I have a small server and I would like to check compile times on C programs provided by users. The programs would never be run only compiled.
What risks are there to allowing users to compile arbitrary C using gcc 5.4.0?
I have a small server and I would like to check compile times on C programs provided by users. The programs would never be run only compiled.
What risks are there to allowing users to compile arbitrary C using gcc 5.4.0?
A bit of a weird one, but: it's a denial-of-service risk, or potential information disclosure.
Because C's preprocessor will cheerfully include any file specified in an #include
directive, somebody can #include "../../../../../../../../../../dev/zero"
and the preprocessor will try to read to the end of /dev/zero
(good luck).
Similarly, especially if you let people see the output of their compilation attempts, somebody could try including various files that may or may not be present on your system, and could learn things about your machine. Combined with clever usage of #pragma poison
, they might even learn things about the file contents even if you don't provide full error messages.
Relatedly, pragmas can alter a lot of preprocessor, compiler, or linker behavior, and are specified in source files. There's probably not one that lets somebody do something like specify the output file name or something like that, but if there is, it could be abused to override sensitive files, or get itself executed (by writing into cron or similar). There might be something similarly dangerous. You really should be careful about compiling untrusted code.
C is a very powerful language, and some of the terrible things you can do with it would shock you. For example, you can create a 16 byte C program that takes 27 minutes to compile, and when it finally finishes, it compiles to a 16 Gigabyte executable file. And that's only using 16 bytes. When you factor in the preprocessor and larger source code files, I'm sure you could create much larger compiler bombs.
This means anyone with access to your server could effectively do a DoS attack on your server. Now to be fair, this is significantly less dangerous than having someone abuse a vulnerability in the compiler, or including sensitive files to get information about your server (like the other answerers talked about).
But it's still another possible annoyance that you'll encounter when compiling arbitrary code. I'm sure you could setup a time-limit on all builds, and make sure to never store the binary files. Although of course, you still need to keep it on disk while it's being created, so if someone hypothetically made a compiler bomb larger than your hard drive, you'd be in trouble (if you let the build finish).

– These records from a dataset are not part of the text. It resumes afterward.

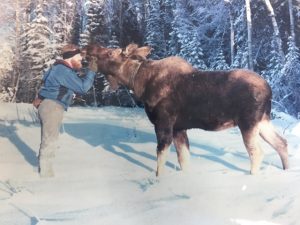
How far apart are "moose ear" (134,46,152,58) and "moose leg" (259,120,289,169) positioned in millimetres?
471

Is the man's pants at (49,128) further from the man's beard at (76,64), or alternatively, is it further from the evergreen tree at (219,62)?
the evergreen tree at (219,62)

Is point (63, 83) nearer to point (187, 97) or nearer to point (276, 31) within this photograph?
point (187, 97)

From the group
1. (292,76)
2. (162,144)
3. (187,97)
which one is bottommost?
(162,144)

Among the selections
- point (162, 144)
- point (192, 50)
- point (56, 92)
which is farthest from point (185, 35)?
point (56, 92)

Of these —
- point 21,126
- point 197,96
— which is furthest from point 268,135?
point 21,126

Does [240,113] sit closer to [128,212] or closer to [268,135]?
[268,135]

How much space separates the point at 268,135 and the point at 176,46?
446 mm

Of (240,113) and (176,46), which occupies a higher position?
(176,46)

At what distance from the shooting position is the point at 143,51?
2.06m

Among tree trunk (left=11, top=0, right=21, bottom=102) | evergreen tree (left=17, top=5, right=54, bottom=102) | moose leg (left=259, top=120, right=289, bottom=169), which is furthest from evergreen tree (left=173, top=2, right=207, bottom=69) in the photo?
tree trunk (left=11, top=0, right=21, bottom=102)

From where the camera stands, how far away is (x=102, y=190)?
76.6 inches

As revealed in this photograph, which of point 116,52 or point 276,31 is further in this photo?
point 116,52

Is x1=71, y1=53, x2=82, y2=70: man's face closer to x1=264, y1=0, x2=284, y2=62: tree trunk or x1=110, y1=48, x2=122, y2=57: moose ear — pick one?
x1=110, y1=48, x2=122, y2=57: moose ear

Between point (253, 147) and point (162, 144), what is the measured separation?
32cm
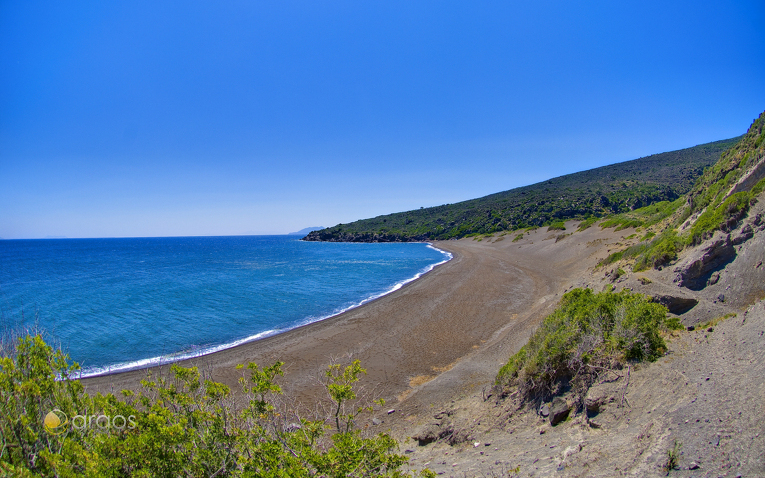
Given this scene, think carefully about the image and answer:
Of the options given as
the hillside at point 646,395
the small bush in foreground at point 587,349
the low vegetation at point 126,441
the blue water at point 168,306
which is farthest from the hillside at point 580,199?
the low vegetation at point 126,441

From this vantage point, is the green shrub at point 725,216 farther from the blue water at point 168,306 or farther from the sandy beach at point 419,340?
the blue water at point 168,306

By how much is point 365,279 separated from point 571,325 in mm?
25893

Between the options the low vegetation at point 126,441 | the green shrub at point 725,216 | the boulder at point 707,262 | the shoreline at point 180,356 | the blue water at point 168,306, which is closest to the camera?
the low vegetation at point 126,441

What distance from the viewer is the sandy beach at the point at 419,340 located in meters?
11.0

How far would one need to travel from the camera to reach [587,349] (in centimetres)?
684

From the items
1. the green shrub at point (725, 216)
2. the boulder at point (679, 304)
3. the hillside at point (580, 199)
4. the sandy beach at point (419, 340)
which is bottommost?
the sandy beach at point (419, 340)

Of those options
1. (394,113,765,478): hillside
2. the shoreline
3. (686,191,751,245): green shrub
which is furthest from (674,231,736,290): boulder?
the shoreline

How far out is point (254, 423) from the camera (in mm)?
4254

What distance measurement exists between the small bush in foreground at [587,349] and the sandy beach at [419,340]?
287cm

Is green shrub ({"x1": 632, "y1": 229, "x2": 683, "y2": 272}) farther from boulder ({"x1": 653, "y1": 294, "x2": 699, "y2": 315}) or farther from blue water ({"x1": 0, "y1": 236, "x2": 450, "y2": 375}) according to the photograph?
blue water ({"x1": 0, "y1": 236, "x2": 450, "y2": 375})

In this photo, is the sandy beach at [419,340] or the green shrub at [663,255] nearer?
the sandy beach at [419,340]

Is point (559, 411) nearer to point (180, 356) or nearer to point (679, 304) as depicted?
point (679, 304)

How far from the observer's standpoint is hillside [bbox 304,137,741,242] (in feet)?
203

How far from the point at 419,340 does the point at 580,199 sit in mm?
69950
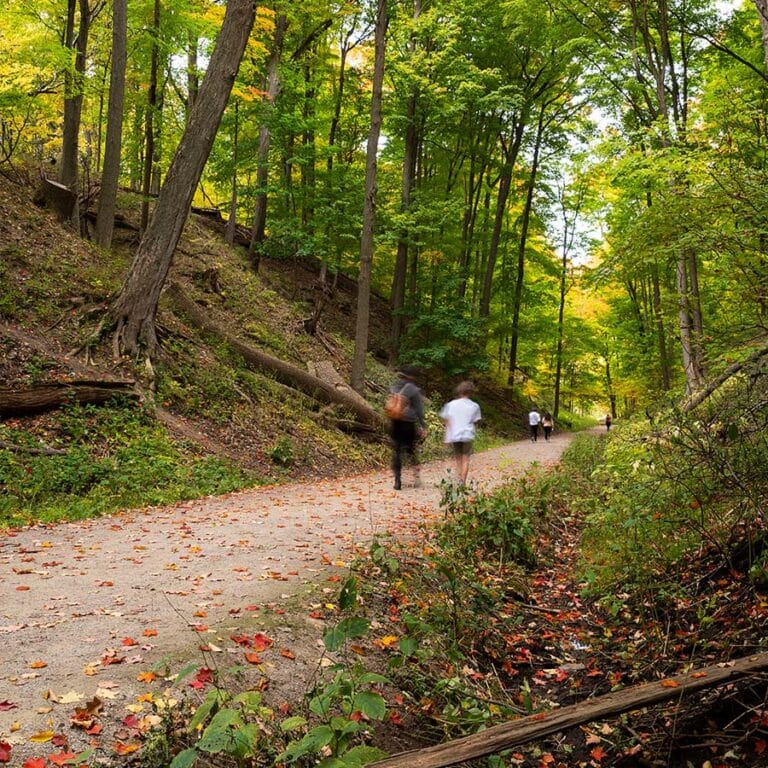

@AndréBorie is correct. Compilers and the corresponding configuration will not be well vetted for security issues, so generally speaking you should not compile untrusted code.
The risk is that a buffer overflow or some type of library execution vulnerability is exploited, and the attacker gains access to the (hopefully non-root
!) user account that ran the compiler. Even a non-root
hack is serious in most cases. This could be elaborated on in a separate question.
Creating a VM is a good solution, to contain any potential exploits so they cannot harm the rest of your application.
It is best to have a template Linux VM you can launch as needed with a clean slate compiler environment.
Ideally you would throw it away after every use, but this may not be strictly necessary. If you isolate the VM well enough, and properly sanitize response data from the VM, which you should be doing anyway; then the worst a hack could do is DoS or create false compile times. These are not serious issues on their own; at least not nearly as serious as accessing the rest of your application.
However, resetting the VM after every use (i.e. instead of daily) does provide for a more stable environment overall and can improve security in certain edge cases.
Some OSes provide Containers as an alternative to VMs. This may be a leaner approach, but the same principles apply.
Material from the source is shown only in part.